Whenever a line carries the word "physemp", pull it out of the entries.

** RECORD SET **
┄┄┄┄┄┄┄┄┄┄┄┄┄┄┄┄┄┄┄┄
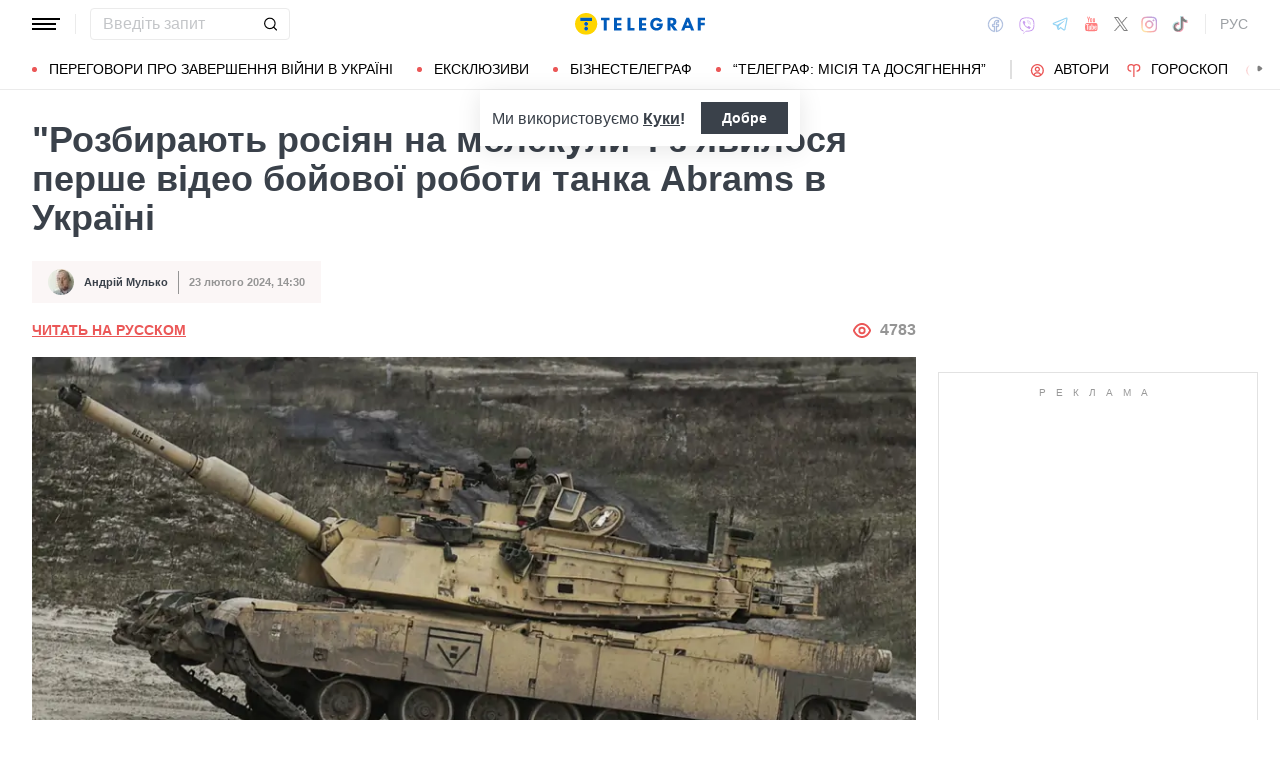

--- FILE ---
content_type: image/svg+xml
request_url: https://war.telegraf.com.ua/static/build/img/svg/social/viber.0aabaa1a17.svg
body_size: 736
content:
<svg width="19" height="20" viewBox="0 0 17 18" fill="none" xmlns="http://www.w3.org/2000/svg"><mask id="a" fill="#fff"><path d="M8.1 2.502c-1.014.012-3.196.184-4.416 1.335-.907.925-1.224 2.292-1.261 3.983-.031 1.684-.068 4.848 2.897 5.709v1.312s-.019.525.319.632c.416.136.652-.268 1.047-.702l.737-.857c2.03.174 3.583-.226 3.762-.286.412-.135 2.73-.44 3.11-3.604.388-3.267-.19-5.326-1.233-6.257h-.006c-.315-.298-1.58-1.246-4.408-1.257 0 0-.21-.015-.548-.009zm.035.919c.288-.002.463.01.463.01 2.393.007 3.536.747 3.805.997.879.774 1.332 2.63 1 5.358-.315 2.645-2.195 2.812-2.543 2.927-.149.048-1.517.395-3.242.281 0 0-1.284 1.594-1.685 2.004-.064.072-.138.093-.185.083-.068-.018-.089-.104-.085-.223l.012-2.177c-2.515-.715-2.366-3.413-2.34-4.823.031-1.41.288-2.562 1.054-3.343C5.42 3.556 7.272 3.427 8.134 3.42h.001zm.19 1.409a.153.153 0 00-.112.046.162.162 0 00-.047.114.16.16 0 00.159.163c.392-.007.781.065 1.145.213.365.148.697.368.979.649.574.573.853 1.343.864 2.35 0 .09.07.164.159.164v-.007a.156.156 0 00.111-.047.165.165 0 00.047-.114 3.589 3.589 0 00-.22-1.39 3.515 3.515 0 00-.735-1.19c-.626-.628-1.418-.952-2.35-.952zm-2.083.372a.483.483 0 00-.323.066h-.008c-.226.136-.43.308-.603.51a.99.99 0 00-.243.511.71.71 0 00.025.295l.01.006c.162.49.375.963.634 1.408a8.272 8.272 0 001.222 1.718l.014.02.023.018.014.017.017.015a8.183 8.183 0 001.675 1.263c.695.39 1.117.573 1.37.65v.004a.693.693 0 00.21.033.956.956 0 00.58-.256c.196-.178.362-.388.49-.622v-.004c.122-.235.081-.457-.094-.607a7.302 7.302 0 00-1.132-.836c-.27-.15-.543-.06-.654.093l-.237.307c-.121.152-.342.131-.342.131l-.006.004C7.24 9.514 6.8 7.802 6.8 7.802s-.02-.232.132-.351l.296-.245c.142-.119.24-.4.089-.678a7.31 7.31 0 00-.811-1.164.448.448 0 00-.266-.163l.001.001zm2.356.483c-.21 0-.21.326.002.326.261.004.519.061.758.168.24.107.456.26.637.454a1.943 1.943 0 01.473 1.392c.001.043.018.084.048.114.03.03.07.047.111.047l.006.009a.158.158 0 00.112-.049.167.167 0 00.047-.114c.014-.646-.181-1.188-.564-1.622-.385-.433-.922-.677-1.607-.725h-.023zm.26.876c-.216-.007-.225.326-.01.332.52.028.773.298.806.855.001.042.018.083.047.112.03.03.069.047.11.047h.006a.156.156 0 00.112-.054.165.165 0 00.04-.12c-.037-.725-.422-1.134-1.105-1.172h-.006z"/></mask><path d="M8.1 2.502c-1.014.012-3.196.184-4.416 1.335-.907.925-1.224 2.292-1.261 3.983-.031 1.684-.068 4.848 2.897 5.709v1.312s-.019.525.319.632c.416.136.652-.268 1.047-.702l.737-.857c2.03.174 3.583-.226 3.762-.286.412-.135 2.73-.44 3.11-3.604.388-3.267-.19-5.326-1.233-6.257h-.006c-.315-.298-1.58-1.246-4.408-1.257 0 0-.21-.015-.548-.009v0zm.035.919c.288-.002.463.01.463.01 2.393.007 3.536.747 3.805.997.879.774 1.332 2.63 1 5.358-.315 2.645-2.195 2.812-2.543 2.927-.149.048-1.517.395-3.242.281 0 0-1.284 1.594-1.685 2.004-.064.072-.138.093-.185.083-.068-.018-.089-.104-.085-.223l.012-2.177c-2.515-.715-2.366-3.413-2.34-4.823.031-1.41.288-2.562 1.054-3.343C5.42 3.556 7.272 3.427 8.134 3.42h.001zm.19 1.409a.153.153 0 00-.112.046.162.162 0 00-.047.114.16.16 0 00.159.163c.392-.007.781.065 1.145.213.365.148.697.368.979.649.574.573.853 1.343.864 2.35 0 .09.07.164.159.164v-.007a.156.156 0 00.111-.047.165.165 0 00.047-.114 3.589 3.589 0 00-.22-1.39 3.515 3.515 0 00-.735-1.19c-.626-.628-1.418-.952-2.35-.952v0zm-2.083.372a.483.483 0 00-.323.066h-.008c-.226.136-.43.308-.603.51a.99.99 0 00-.243.511.71.71 0 00.025.295l.01.006c.162.49.375.963.634 1.408a8.272 8.272 0 001.222 1.718l.014.02.023.018.014.017.017.015a8.183 8.183 0 001.675 1.263c.695.39 1.117.573 1.37.65v.004a.693.693 0 00.21.033.956.956 0 00.58-.256c.196-.178.362-.388.49-.622v-.004c.122-.235.081-.457-.094-.607a7.302 7.302 0 00-1.132-.836c-.27-.15-.543-.06-.654.093l-.237.307c-.121.152-.342.131-.342.131l-.006.004C7.24 9.514 6.8 7.802 6.8 7.802s-.02-.232.132-.351l.296-.245c.142-.119.24-.4.089-.678a7.31 7.31 0 00-.811-1.164.448.448 0 00-.266-.163l.001.001zm2.356.483c-.21 0-.21.326.002.326.261.004.519.061.758.168.24.107.456.26.637.454a1.943 1.943 0 01.473 1.392c.001.043.018.084.048.114.03.03.07.047.111.047l.006.009a.158.158 0 00.112-.049.167.167 0 00.047-.114c.014-.646-.181-1.188-.564-1.622-.385-.433-.922-.677-1.607-.725h-.023zm.26.876c-.216-.007-.225.326-.01.332.52.028.773.298.806.855.001.042.018.083.047.112.03.03.069.047.11.047h.006a.156.156 0 00.112-.054.165.165 0 00.04-.12c-.037-.725-.422-1.134-1.105-1.172h-.006v0z" fill="#9640E0" stroke="#9640E0" stroke-width=".349" mask="url(#a)"/></svg>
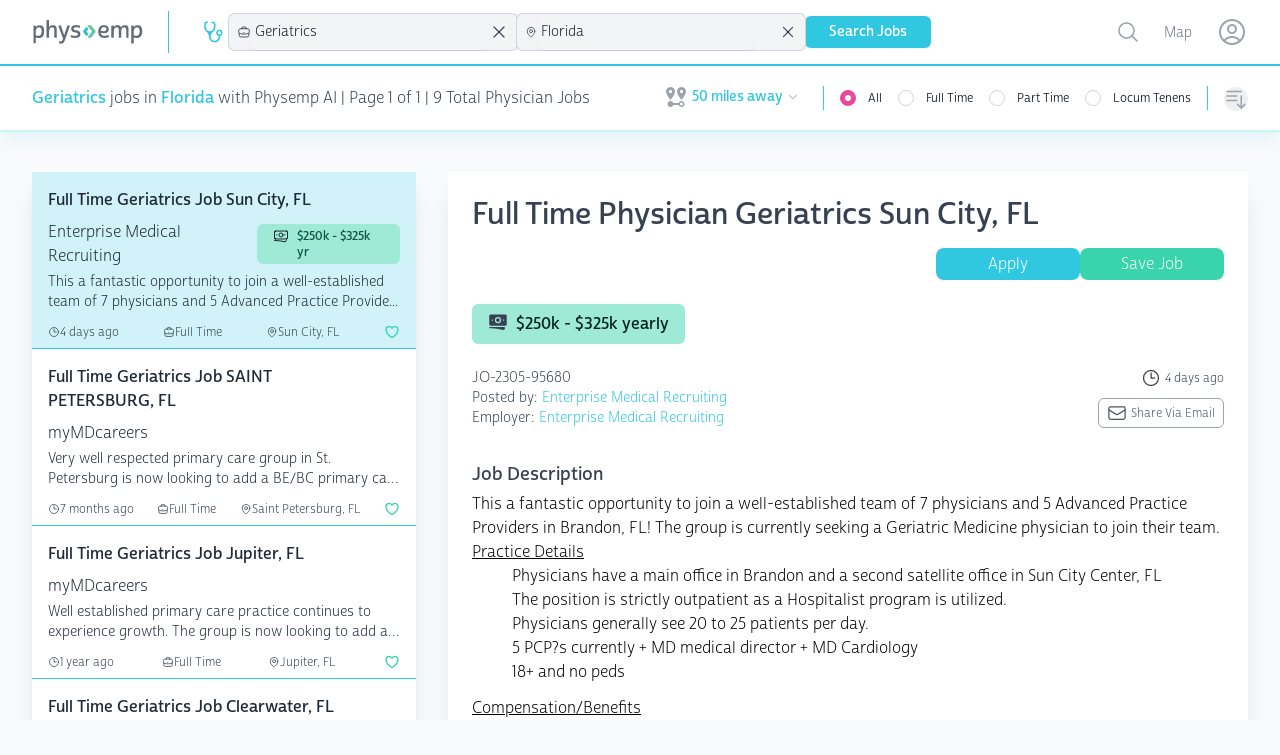

--- FILE ---
content_type: text/html; charset=utf-8
request_url: https://www.physemp.com/physician/map
body_size: -239
content:
<turbo-frame id="mainMap">
    <script type="text/javascript">
      window.onload = typeof Alpine === 'undefined' ? window.addEventListener('alpine-loaded', () => Alpine.store('mainMap').loadMap()) : Alpine.store('mainMap').loadMap()
    </script>
  <div x-data x-cloak x-show="$store.mainMap.on"
       class="bg-gray-200 h-[300px] flex items-center justify-center">
    <div class="text-4xl font-bold text-gray-50 flex flex-col items-center justify-center" id="gMap" style="width: 100%; height: 300px;">
      <p>Map Loading</p>
      <span class="animate-ping absolute inline-flex h-12 w-12 rounded-full bg-sky-400 opacity-75"></span>
    </div>
  </div>
</turbo-frame>


--- FILE ---
content_type: text/css
request_url: https://www.physemp.com/dist/chat/chat.css
body_size: 244
content:
/* Chat Widget Styles */
.chat-widget {
  position: fixed;
  bottom: 20px;
  right: 20px;
  z-index: 9999;
  font-family: -apple-system, BlinkMacSystemFont, "Segoe UI", Roboto, sans-serif;
}

/* Chat Button (Minimized State) */
.chat-button {
  width: 60px;
  height: 60px;
  background: linear-gradient(135deg, #62bfda 0%, #62bfda 100%);
  border-radius: 50%;
  box-shadow: 0 4px 20px rgba(0, 0, 0, 0.15);
  cursor: pointer;
  display: flex;
  align-items: center;
  justify-content: center;
  transition: all 0.3s ease;
  border: none;
  color: white;
  font-size: 24px;
}

.chat-button:hover {
  transform: scale(1.05);
  box-shadow: 0 6px 25px rgba(0, 0, 0, 0.2);
}

.chat-button.hidden {
  display: none;
}

/* Chat Window (Expanded State) */
.chat-window {
  min-width: 400px;
  height: 80vh;
  background: white;
  border-radius: 15px;
  box-shadow: 0 10px 40px rgba(0, 0, 0, 0.15);
  overflow: hidden;
  display: none;
  flex-direction: column;
  transition: all 0.3s ease;
}

.chat-window.open {
  display: flex;
}

/* Chat Header */
.chat-header {
  background: linear-gradient(135deg, #667eea 0%, #764ba2 100%);
  color: white;
  padding: 15px 20px;
  display: flex;
  justify-content: space-between;
  align-items: center;
}

.chat-title {
  font-weight: 600;
  font-size: 16px;
}

.chat-controls {
  display: flex;
  gap: 10px;
}

.control-btn {
  background: rgba(255, 255, 255, 0.2);
  border: none;
  color: white;
  width: 30px;
  height: 30px;
  border-radius: 50%;
  cursor: pointer;
  display: flex;
  align-items: center;
  justify-content: center;
  transition: background 0.2s ease;
  font-size: 16px;
}

.control-btn:hover {
  background: rgba(255, 255, 255, 0.3);
}

/* Chat Content */
.chat-content {
  flex: 1;
  padding: 0;
  overflow: hidden;
}

.chat-iframe {
  width: 100%;
  height: 100%;
  border: none;
  background: #f8f9fa;
}

/* Mobile Responsive */
@media (max-width: 768px) {
  .chat-window {
    width: calc(100vw - 40px);
    height: calc(80vh);
    bottom: 20px;
    right: 20px;
    left: 20px;
    margin: 0 auto;
  }

  .chat-button {
    width: 55px;
    height: 55px;
    font-size: 20px;


  }
}

/* Loading State */
.loading {
  display: flex;
  align-items: center;
  justify-content: center;
  height: 100%;
  color: #666;
  font-size: 14px;
}

/* Animations */
@keyframes slideUp {
  from {
    transform: translateY(20px);
    opacity: 0;
  }
  to {
    transform: translateY(0);
    opacity: 1;
  }
}

.chat-window.open {
  animation: slideUp 0.3s ease;
}


--- FILE ---
content_type: text/plain;charset=UTF-8
request_url: https://jsv3.recruitics.com/event.txt
body_size: 240
content:
2178bfd4f60b11f0a8e5f127b45b4df5b1e1e57d72504994af38da40644eac7c

--- FILE ---
content_type: text/plain;charset=UTF-8
request_url: https://jsv3.recruitics.com/event.txt
body_size: 240
content:
2178bfd4f60b11f0a8e5f127b45b4df5b1e1e57d72504994af38da40644eac7c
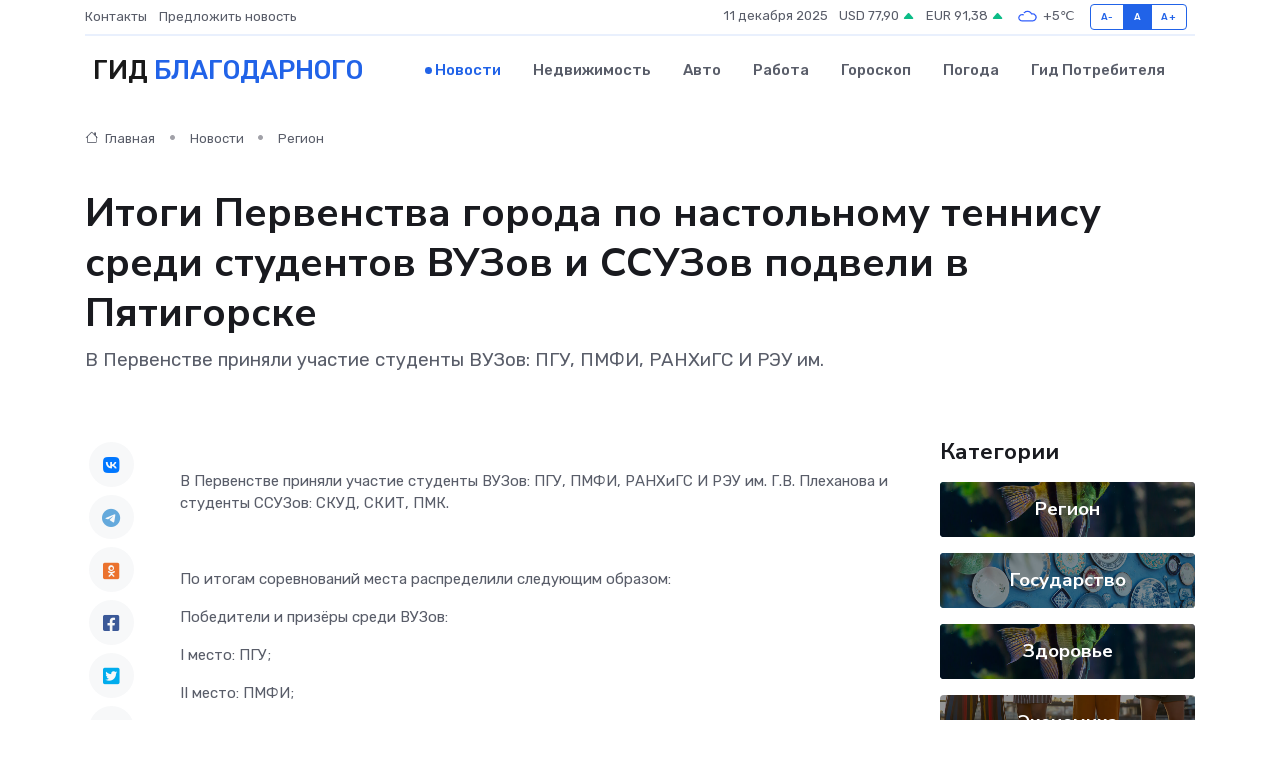

--- FILE ---
content_type: text/html; charset=utf-8
request_url: https://www.google.com/recaptcha/api2/aframe
body_size: 268
content:
<!DOCTYPE HTML><html><head><meta http-equiv="content-type" content="text/html; charset=UTF-8"></head><body><script nonce="1wOAPKCQDuW2ROF5baOTrA">/** Anti-fraud and anti-abuse applications only. See google.com/recaptcha */ try{var clients={'sodar':'https://pagead2.googlesyndication.com/pagead/sodar?'};window.addEventListener("message",function(a){try{if(a.source===window.parent){var b=JSON.parse(a.data);var c=clients[b['id']];if(c){var d=document.createElement('img');d.src=c+b['params']+'&rc='+(localStorage.getItem("rc::a")?sessionStorage.getItem("rc::b"):"");window.document.body.appendChild(d);sessionStorage.setItem("rc::e",parseInt(sessionStorage.getItem("rc::e")||0)+1);localStorage.setItem("rc::h",'1765444514620');}}}catch(b){}});window.parent.postMessage("_grecaptcha_ready", "*");}catch(b){}</script></body></html>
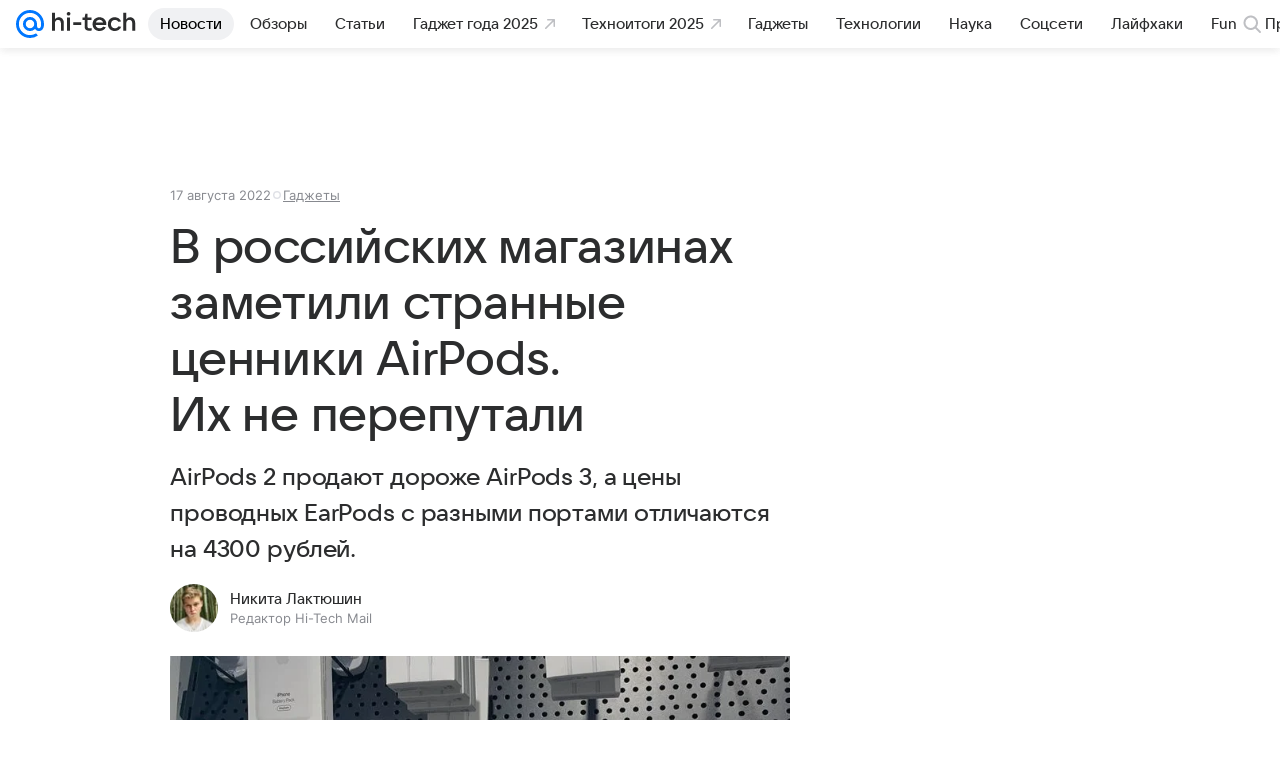

--- FILE ---
content_type: text/plain; charset=utf-8
request_url: https://media-stat.mail.ru/metrics/1.0/
body_size: 660
content:
eyJhbGciOiJkaXIiLCJjdHkiOiJKV1QiLCJlbmMiOiJBMjU2R0NNIiwidHlwIjoiSldUIn0..Sz9hT8eMU4sVPeL9.[base64].v77jF8dyXUjGKfcwRu7wZw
┄┄┄┄┄┄┄┄┄┄┄┄┄┄┄┄┄┄┄┄
** ANSWER SECTION **
request_url: https://www.physemp.com/physician/map
request_url: https://www.physemp.com/dist/chat/chat.css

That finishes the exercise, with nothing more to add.